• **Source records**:

⁂

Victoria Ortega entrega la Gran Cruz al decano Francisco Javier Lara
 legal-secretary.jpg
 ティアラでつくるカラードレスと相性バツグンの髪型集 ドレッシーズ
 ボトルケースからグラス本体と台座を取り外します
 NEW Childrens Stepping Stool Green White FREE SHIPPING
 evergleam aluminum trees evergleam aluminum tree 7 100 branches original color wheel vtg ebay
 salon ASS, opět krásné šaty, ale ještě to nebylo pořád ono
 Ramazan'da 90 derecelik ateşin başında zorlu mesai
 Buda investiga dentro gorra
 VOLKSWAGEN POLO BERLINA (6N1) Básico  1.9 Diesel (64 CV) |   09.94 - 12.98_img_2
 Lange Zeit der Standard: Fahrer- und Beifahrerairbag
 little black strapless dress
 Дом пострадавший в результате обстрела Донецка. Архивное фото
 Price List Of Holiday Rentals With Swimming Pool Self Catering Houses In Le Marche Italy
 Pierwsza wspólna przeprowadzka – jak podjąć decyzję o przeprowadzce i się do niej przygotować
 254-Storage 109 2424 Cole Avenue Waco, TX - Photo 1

⁂

• **Exercise objective**: Copy nothing except the lines from the one with "ティアラでつくるカラードレスと相性バツグンの髪型集 ドレッシーズ" through the end of the records; keep each exactly as it appears, first and last included.

• **Solution to this problem**:
 ティアラでつくるカラードレスと相性バツグンの髪型集 ドレッシーズ
 ボトルケースからグラス本体と台座を取り外します
 NEW Childrens Stepping Stool Green White FREE SHIPPING
 evergleam aluminum trees evergleam aluminum tree 7 100 branches original color wheel vtg ebay
 salon ASS, opět krásné šaty, ale ještě to nebylo pořád ono
 Ramazan'da 90 derecelik ateşin başında zorlu mesai
 Buda investiga dentro gorra
 VOLKSWAGEN POLO BERLINA (6N1) Básico  1.9 Diesel (64 CV) |   09.94 - 12.98_img_2
 Lange Zeit der Standard: Fahrer- und Beifahrerairbag
 little black strapless dress
 Дом пострадавший в результате обстрела Донецка. Архивное фото
 Price List Of Holiday Rentals With Swimming Pool Self Catering Houses In Le Marche Italy
 Pierwsza wspólna przeprowadzka – jak podjąć decyzję o przeprowadzce i się do niej przygotować
 254-Storage 109 2424 Cole Avenue Waco, TX - Photo 1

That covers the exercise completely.